Warnings and Contraindications

  • Hypersensitivity to atracurium products.
  • Hypersensitivity to benzyl alcohol (multidose vials).
  • Do not use vials containing benzyl alcohol (multi-dose vials) in babies.
  • It should be used only by those experts in airway management and respiratory support.
  • Use only under adequate anesthesia as it has no known effect on consciousness, pain threshold, or cerebration.
  • Be prepared to recognize and treat malignant hyperthermia in any patient scheduled for general anesthesia.
  • Consider the benefit-risk ratio for long-term infusion (1 to 10 days) during mechanical ventilation in the intensive care unit.
  • It should not be administered until patients have fully recovered from succinylcholine-induced neuromuscular block.
  • Neuromuscular block can be prolonged in patients with electrolyte disturbances, hypothermia, myasthenia gravis, Eaton Lambert syndrome, amyotrophic lateral sclerosis, respiratory acidosis, and myotonic dystrophy.
  • Patients with pheochromocytoma.
  • Resistance can develop in burn patients
  • Safety has not been established in patients with bronchial asthma.
  • Special caution in patients where substantial histamine release would be detrimental such as significant cardiovascular disease, allergies, and asthma.
  • It will not counteract bradycardia induced by many anesthetic agents or vagal stimulation.

Special concerns

  • Use with caution during labor and when significant histamine release would be dangerous.
  • Safety and efficacy have not been determined during breastfeeding.
  • Children up to 1 month of age may be more sensitive to the effects of atracurium.
  • Atracurium has been shown to be potentially teratogenic
  • No known effect on pain threshold or consciousness; use only with adequate anesthesia.
  • Atracurium crosses the placenta, but no adverse effects on the fetus or newborn have been shown.

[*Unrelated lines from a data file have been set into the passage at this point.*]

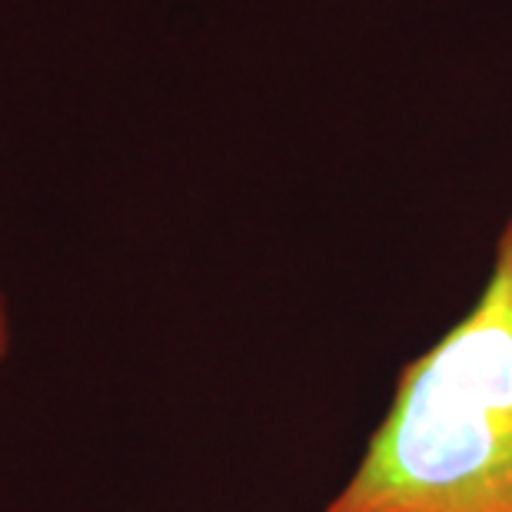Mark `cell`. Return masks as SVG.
Listing matches in <instances>:
<instances>
[{
  "label": "cell",
  "mask_w": 512,
  "mask_h": 512,
  "mask_svg": "<svg viewBox=\"0 0 512 512\" xmlns=\"http://www.w3.org/2000/svg\"><path fill=\"white\" fill-rule=\"evenodd\" d=\"M323 512H512V217L473 310L399 370Z\"/></svg>",
  "instance_id": "obj_1"
},
{
  "label": "cell",
  "mask_w": 512,
  "mask_h": 512,
  "mask_svg": "<svg viewBox=\"0 0 512 512\" xmlns=\"http://www.w3.org/2000/svg\"><path fill=\"white\" fill-rule=\"evenodd\" d=\"M10 346V323H7V306H4V293H0V360L7 356Z\"/></svg>",
  "instance_id": "obj_2"
}]
</instances>
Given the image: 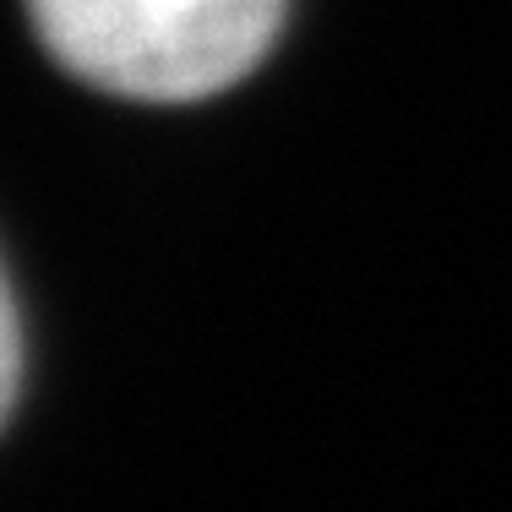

It should not be mixed with alkaline solutions such as barbiturate solutions , nor the concomitant use of medications that enhance the neuromuscular blocking action such as volatile anesthetics, certain antibiotics, lithium, magnesium salts, procainamide, quinidine.

Drugs that enhance the effect of atracurium

Some inhalation anesthetics, isoflurane and enflurane increase potency by approximately 35%, halothane has only a marginal effect (20%), there is no information on a possible interaction with sevoflurane or desflurane.

Antibiotics such as aminoglycosides, tetracycline, clindamycin, vancomycin, antiarrhythmic drugs such as lidocaine, procainamide, quinidine, beta-blocker (propranolol). calcium channel blockers like verapamil , diuretics like frusemide, thiazides , acetazolamide, others like magnesium, ketamine, lithium, and quinine.

Medicines that reduce the effect of atracurium

Chronic anticonvulsant treatment such as carbamazepine and phenytoin.